Extracted records
/---
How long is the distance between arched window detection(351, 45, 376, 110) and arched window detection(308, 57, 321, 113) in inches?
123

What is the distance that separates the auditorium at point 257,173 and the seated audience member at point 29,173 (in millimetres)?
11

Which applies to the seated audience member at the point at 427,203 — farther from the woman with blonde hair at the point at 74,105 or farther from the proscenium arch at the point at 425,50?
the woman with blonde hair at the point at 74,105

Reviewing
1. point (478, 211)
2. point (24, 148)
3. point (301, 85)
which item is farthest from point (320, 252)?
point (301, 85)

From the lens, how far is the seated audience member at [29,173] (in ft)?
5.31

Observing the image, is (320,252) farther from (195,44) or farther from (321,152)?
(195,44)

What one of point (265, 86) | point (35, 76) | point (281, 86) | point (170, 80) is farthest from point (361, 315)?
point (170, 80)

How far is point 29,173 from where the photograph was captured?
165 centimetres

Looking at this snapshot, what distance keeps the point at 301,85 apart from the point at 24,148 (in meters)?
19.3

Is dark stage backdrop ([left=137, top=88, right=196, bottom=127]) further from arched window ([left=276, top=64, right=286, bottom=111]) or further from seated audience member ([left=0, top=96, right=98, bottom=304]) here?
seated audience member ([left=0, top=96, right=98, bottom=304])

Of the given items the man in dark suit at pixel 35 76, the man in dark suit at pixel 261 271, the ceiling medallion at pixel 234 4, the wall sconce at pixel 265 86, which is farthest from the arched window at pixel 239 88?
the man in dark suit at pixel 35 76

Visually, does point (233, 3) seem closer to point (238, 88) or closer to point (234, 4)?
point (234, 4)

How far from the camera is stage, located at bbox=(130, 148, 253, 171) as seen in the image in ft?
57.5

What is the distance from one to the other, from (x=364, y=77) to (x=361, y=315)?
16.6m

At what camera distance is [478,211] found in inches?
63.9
\---
/---
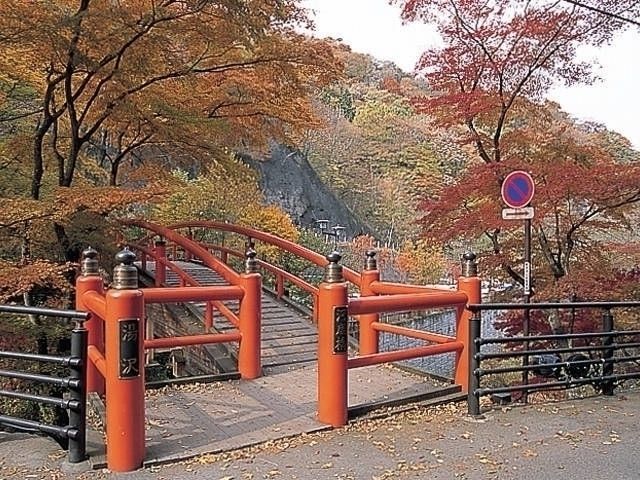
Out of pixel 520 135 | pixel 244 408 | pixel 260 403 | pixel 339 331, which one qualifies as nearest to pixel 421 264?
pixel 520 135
\---
Instruction
Starting with the line that contains "From the lens, how" and going on through the line that contains "165 centimetres", write out those rows again with "seated audience member" swapped for "seated spectator" and everything else left as it is.

Solution below
From the lens, how far is the seated spectator at [29,173] (in ft)?
5.31

Observing the image, is (320,252) farther from (195,44) or farther from (321,152)?
(195,44)

What one of point (265, 86) | point (35, 76) | point (281, 86) | point (170, 80) is farthest from point (361, 315)?
point (170, 80)

How far is point 29,173 from where the photograph was captured?
165 centimetres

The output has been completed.